Format the entries below as a Markdown table with the columns "No." and "Line", one row per non-blank line, starting at the line containing "When comparing the pink" and running through the end of the entries. Include only that range, and leave the pictures out.

Scene question entries:
######

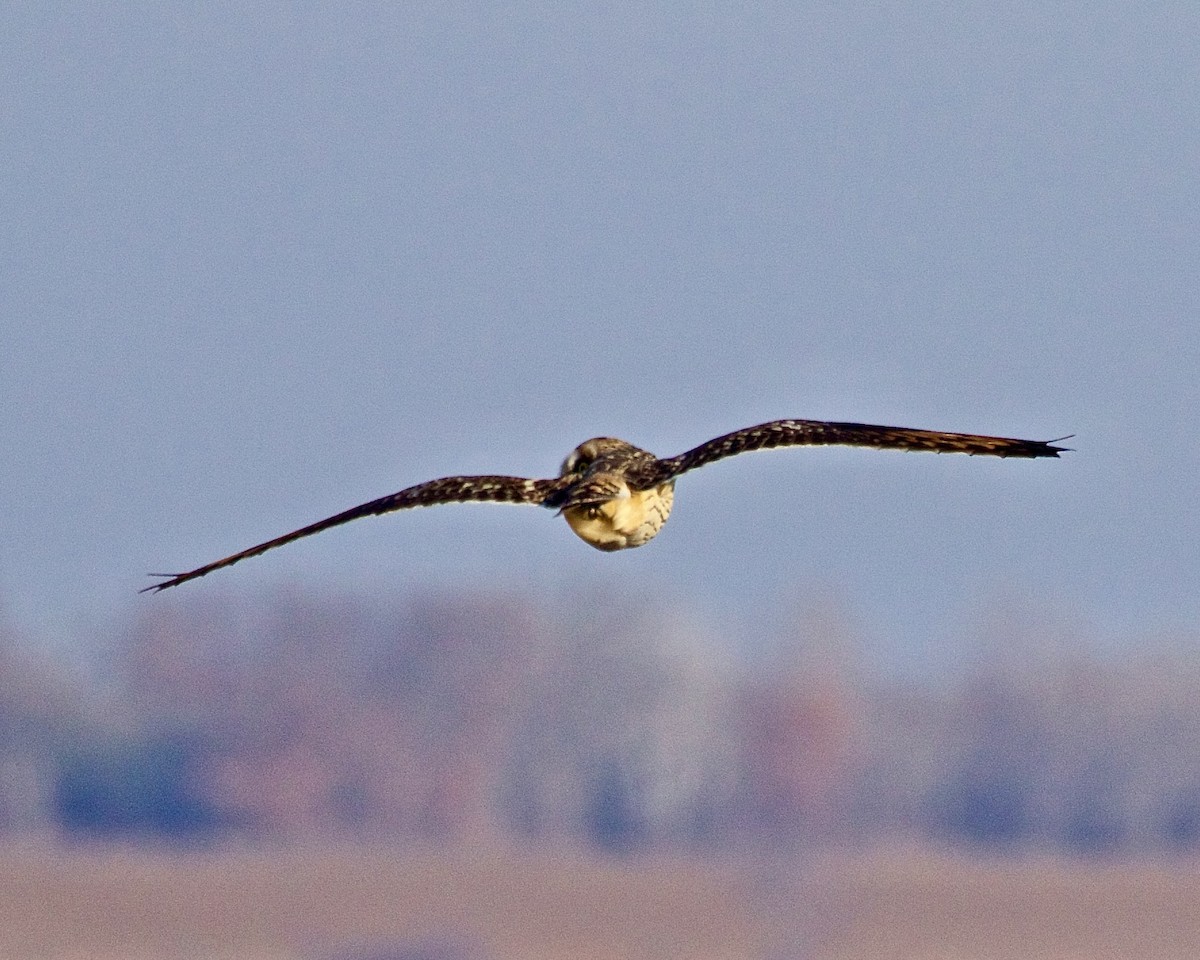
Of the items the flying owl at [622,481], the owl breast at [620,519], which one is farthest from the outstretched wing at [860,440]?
the owl breast at [620,519]

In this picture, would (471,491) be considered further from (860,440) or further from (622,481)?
(860,440)

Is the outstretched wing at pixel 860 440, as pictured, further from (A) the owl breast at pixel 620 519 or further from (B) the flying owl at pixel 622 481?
(A) the owl breast at pixel 620 519

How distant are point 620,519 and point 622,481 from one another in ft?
1.02

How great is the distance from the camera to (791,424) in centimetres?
2022

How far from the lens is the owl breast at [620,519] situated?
68.3 ft

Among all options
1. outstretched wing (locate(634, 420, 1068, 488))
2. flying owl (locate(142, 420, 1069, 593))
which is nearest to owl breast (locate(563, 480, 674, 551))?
flying owl (locate(142, 420, 1069, 593))

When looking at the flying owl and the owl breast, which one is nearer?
the flying owl

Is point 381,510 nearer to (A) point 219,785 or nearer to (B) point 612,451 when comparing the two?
(B) point 612,451

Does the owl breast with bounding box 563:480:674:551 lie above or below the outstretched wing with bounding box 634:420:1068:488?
below

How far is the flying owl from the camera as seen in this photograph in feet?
65.5

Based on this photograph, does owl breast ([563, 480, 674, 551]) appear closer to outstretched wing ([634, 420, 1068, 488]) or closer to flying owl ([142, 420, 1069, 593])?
flying owl ([142, 420, 1069, 593])

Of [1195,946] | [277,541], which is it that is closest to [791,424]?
[277,541]

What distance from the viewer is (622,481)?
20.8 meters

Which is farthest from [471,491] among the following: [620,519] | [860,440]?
[860,440]
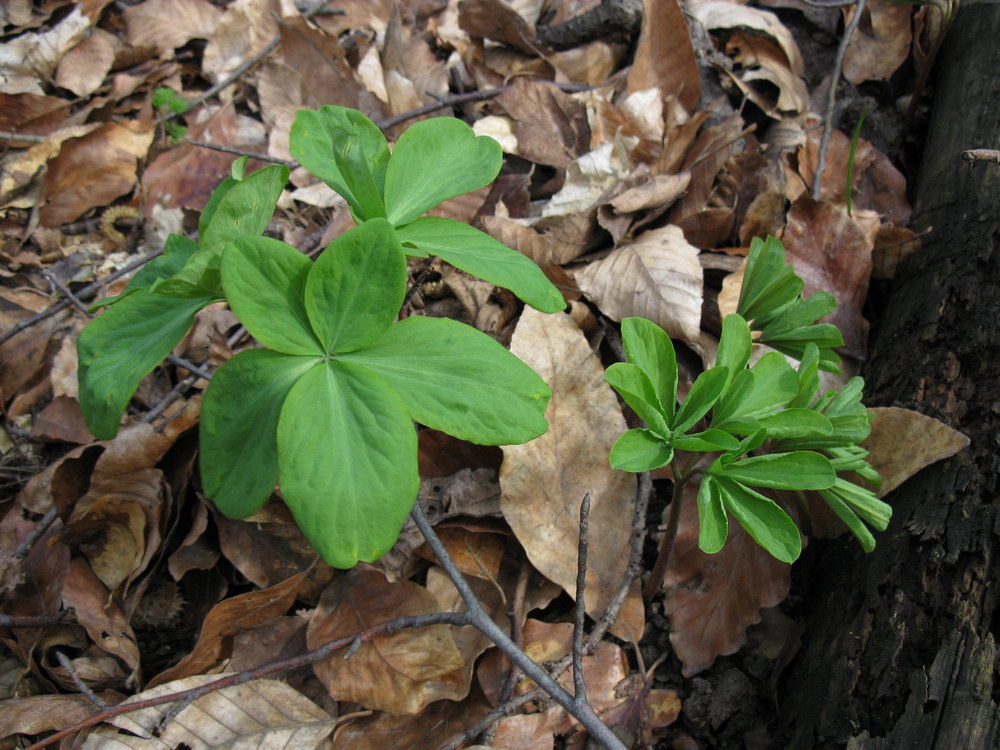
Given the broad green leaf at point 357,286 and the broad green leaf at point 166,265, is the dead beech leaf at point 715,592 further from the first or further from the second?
the broad green leaf at point 166,265

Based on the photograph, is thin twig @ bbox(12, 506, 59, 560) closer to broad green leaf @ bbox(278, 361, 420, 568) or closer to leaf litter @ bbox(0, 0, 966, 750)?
leaf litter @ bbox(0, 0, 966, 750)

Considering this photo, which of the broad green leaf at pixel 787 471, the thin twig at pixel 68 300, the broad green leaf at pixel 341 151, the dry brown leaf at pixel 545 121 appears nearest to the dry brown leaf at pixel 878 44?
the dry brown leaf at pixel 545 121

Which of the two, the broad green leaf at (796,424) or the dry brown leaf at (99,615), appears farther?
the dry brown leaf at (99,615)

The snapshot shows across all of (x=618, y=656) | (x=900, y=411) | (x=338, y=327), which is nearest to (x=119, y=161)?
(x=338, y=327)

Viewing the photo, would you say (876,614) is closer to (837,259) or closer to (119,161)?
(837,259)

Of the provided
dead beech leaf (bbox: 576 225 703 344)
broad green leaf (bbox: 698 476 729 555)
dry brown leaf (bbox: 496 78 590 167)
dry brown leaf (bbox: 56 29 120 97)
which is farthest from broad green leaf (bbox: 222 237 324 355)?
dry brown leaf (bbox: 56 29 120 97)

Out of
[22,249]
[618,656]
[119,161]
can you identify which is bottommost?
[618,656]
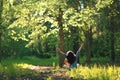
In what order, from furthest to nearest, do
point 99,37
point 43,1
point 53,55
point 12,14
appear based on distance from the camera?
point 53,55, point 99,37, point 12,14, point 43,1

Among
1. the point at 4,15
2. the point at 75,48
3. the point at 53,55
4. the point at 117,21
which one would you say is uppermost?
the point at 4,15

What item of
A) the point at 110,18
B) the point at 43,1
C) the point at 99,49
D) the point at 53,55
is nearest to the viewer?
the point at 43,1

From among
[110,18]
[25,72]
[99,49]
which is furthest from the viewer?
[99,49]

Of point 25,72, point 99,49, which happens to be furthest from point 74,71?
point 99,49

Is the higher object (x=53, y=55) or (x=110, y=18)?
(x=110, y=18)

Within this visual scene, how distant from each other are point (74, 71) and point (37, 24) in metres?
8.94

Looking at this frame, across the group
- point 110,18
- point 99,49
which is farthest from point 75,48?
point 99,49

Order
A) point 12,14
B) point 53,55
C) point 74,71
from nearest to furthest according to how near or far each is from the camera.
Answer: point 74,71 → point 12,14 → point 53,55

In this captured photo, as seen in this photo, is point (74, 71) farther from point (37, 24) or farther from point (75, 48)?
point (75, 48)

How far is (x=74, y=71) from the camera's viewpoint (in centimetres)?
1411

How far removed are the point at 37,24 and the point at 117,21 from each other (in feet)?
51.2

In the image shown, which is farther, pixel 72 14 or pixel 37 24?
pixel 37 24

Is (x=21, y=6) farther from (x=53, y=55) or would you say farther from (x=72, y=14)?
(x=53, y=55)

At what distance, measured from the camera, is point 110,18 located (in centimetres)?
3516
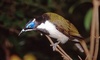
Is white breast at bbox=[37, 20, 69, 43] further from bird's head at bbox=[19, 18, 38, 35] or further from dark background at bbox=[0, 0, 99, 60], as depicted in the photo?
dark background at bbox=[0, 0, 99, 60]

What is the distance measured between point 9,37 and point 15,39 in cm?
3

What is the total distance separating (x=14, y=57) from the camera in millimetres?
1430

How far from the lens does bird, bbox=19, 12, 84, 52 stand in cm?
59

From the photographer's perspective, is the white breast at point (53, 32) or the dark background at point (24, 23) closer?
the white breast at point (53, 32)

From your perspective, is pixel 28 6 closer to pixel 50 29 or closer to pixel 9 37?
pixel 9 37

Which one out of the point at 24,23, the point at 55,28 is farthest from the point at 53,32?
the point at 24,23

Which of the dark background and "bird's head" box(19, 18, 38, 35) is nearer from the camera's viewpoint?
"bird's head" box(19, 18, 38, 35)

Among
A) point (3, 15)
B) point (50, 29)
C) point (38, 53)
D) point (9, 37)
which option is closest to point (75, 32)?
point (50, 29)

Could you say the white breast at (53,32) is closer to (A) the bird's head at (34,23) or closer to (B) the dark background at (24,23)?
(A) the bird's head at (34,23)

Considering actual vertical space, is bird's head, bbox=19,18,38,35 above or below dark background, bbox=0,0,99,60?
below

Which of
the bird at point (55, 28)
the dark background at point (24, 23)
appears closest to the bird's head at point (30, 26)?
the bird at point (55, 28)

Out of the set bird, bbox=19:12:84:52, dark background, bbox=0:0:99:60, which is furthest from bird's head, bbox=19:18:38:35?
dark background, bbox=0:0:99:60

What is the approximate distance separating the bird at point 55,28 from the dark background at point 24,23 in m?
0.60

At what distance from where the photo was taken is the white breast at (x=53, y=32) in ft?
2.00
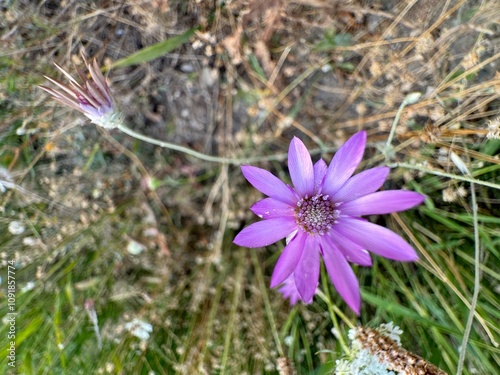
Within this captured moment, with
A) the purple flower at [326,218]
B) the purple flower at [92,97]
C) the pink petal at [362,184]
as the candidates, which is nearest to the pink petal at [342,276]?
the purple flower at [326,218]

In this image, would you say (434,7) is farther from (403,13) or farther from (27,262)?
(27,262)

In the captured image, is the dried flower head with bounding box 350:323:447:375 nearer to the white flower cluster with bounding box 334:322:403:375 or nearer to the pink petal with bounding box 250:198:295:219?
the white flower cluster with bounding box 334:322:403:375

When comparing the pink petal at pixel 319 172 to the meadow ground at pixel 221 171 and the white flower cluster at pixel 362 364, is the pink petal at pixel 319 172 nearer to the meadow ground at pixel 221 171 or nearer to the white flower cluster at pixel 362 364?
the meadow ground at pixel 221 171

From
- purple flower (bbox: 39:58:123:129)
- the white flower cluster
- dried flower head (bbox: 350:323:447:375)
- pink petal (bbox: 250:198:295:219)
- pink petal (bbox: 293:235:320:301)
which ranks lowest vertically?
the white flower cluster

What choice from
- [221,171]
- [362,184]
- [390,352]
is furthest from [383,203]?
[221,171]

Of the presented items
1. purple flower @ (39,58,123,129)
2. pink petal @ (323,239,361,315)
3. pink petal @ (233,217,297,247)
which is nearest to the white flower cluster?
pink petal @ (323,239,361,315)

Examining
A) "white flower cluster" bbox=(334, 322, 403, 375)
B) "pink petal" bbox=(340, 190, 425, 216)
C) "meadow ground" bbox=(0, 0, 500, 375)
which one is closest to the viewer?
"pink petal" bbox=(340, 190, 425, 216)
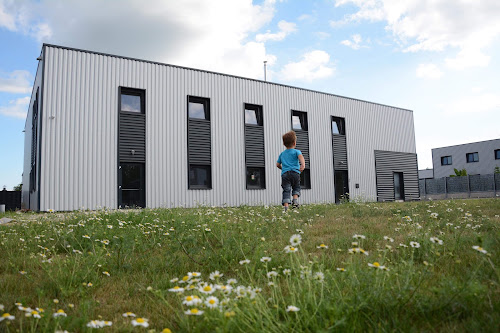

######

EXERCISE SOLUTION:
| No. | Line |
|---|---|
| 1 | When comparing the pink petal at pixel 319 172 to the meadow ground at pixel 221 171 and the white flower cluster at pixel 362 364, is the pink petal at pixel 319 172 nearer to the meadow ground at pixel 221 171 or nearer to the white flower cluster at pixel 362 364? |
| 2 | the meadow ground at pixel 221 171 |
| 3 | From |
| 4 | - purple flower (bbox: 39:58:123:129) |
| 5 | - the white flower cluster |
| 6 | - dried flower head (bbox: 350:323:447:375) |
| 7 | - pink petal (bbox: 250:198:295:219) |
| 8 | - pink petal (bbox: 293:235:320:301) |
| 9 | which ranks lowest vertically? |
| 10 | the white flower cluster |
| 11 | What choice from |
| 12 | - [221,171] |
| 13 | - [362,184] |
| 14 | - [390,352] |
| 15 | is furthest from [383,203]? |
| 16 | [221,171] |
| 17 | Of the presented items |
| 18 | 1. purple flower @ (39,58,123,129) |
| 19 | 2. pink petal @ (323,239,361,315) |
| 20 | 3. pink petal @ (233,217,297,247) |
| 21 | which is nearest to the white flower cluster? |
| 22 | pink petal @ (323,239,361,315) |
| 23 | Examining |
| 24 | A) "white flower cluster" bbox=(334, 322, 403, 375) |
| 25 | B) "pink petal" bbox=(340, 190, 425, 216) |
| 26 | C) "meadow ground" bbox=(0, 0, 500, 375) |
| 27 | which one is closest to the viewer? |
| 28 | "pink petal" bbox=(340, 190, 425, 216) |